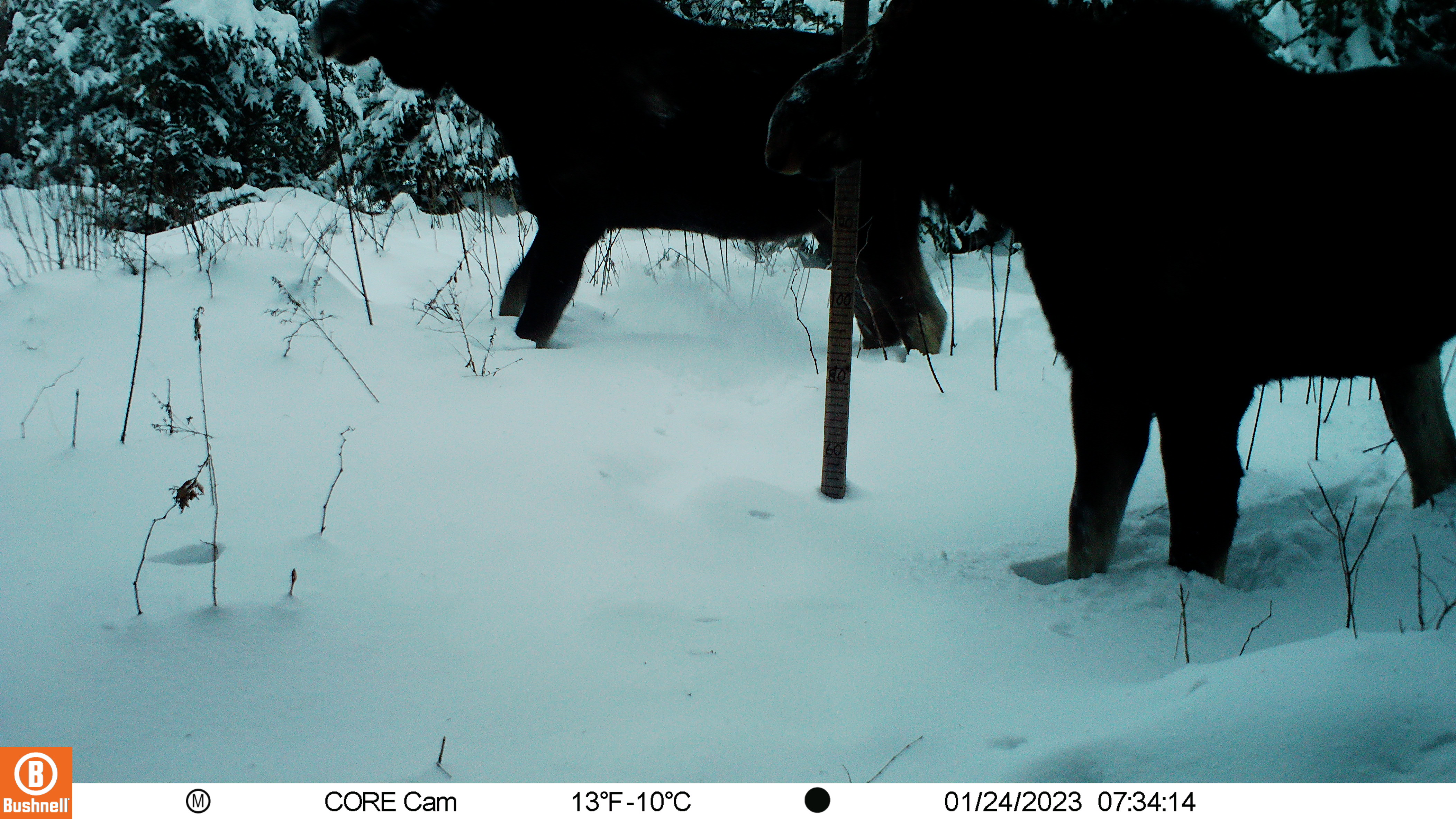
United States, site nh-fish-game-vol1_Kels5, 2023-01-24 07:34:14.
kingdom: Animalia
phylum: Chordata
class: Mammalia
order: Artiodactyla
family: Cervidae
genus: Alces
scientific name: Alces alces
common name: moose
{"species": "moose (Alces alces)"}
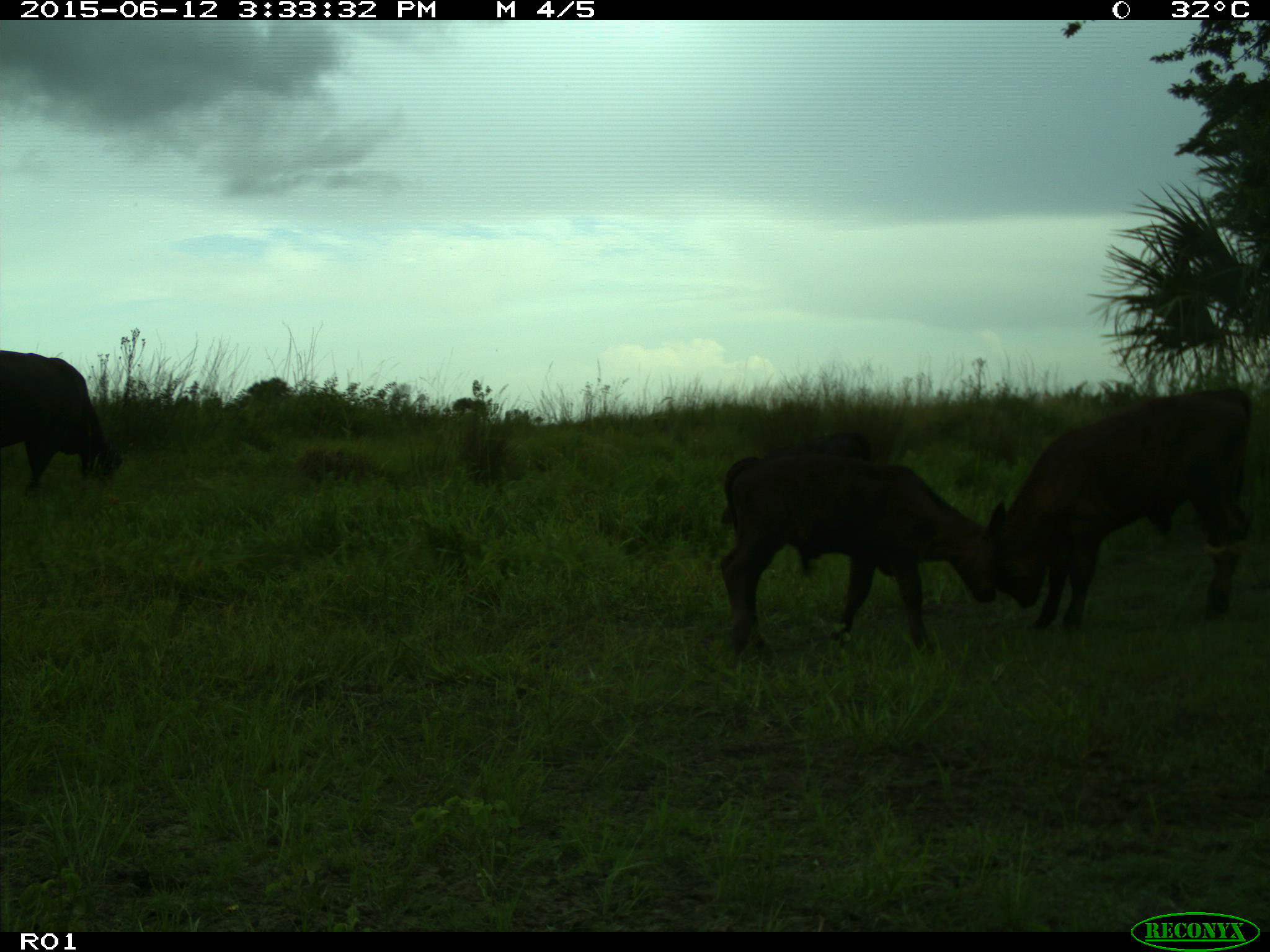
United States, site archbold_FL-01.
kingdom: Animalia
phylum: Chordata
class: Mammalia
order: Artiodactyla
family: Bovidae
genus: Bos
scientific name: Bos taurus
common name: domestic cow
▬▬▬▬▬▬▬▬▬▬
Your assignment -> Output every entry verbatim. Pictures do not belong in the copy.

Answer space ->
United States, site nh-fish-game-vol1_Kels5, 2023-01-24 07:34:14.
kingdom: Animalia
phylum: Chordata
class: Mammalia
order: Artiodactyla
family: Cervidae
genus: Alces
scientific name: Alces alces
common name: moose
{"species": "moose (Alces alces)"}
United States, site archbold_FL-01.
kingdom: Animalia
phylum: Chordata
class: Mammalia
order: Artiodactyla
family: Bovidae
genus: Bos
scientific name: Bos taurus
common name: domestic cow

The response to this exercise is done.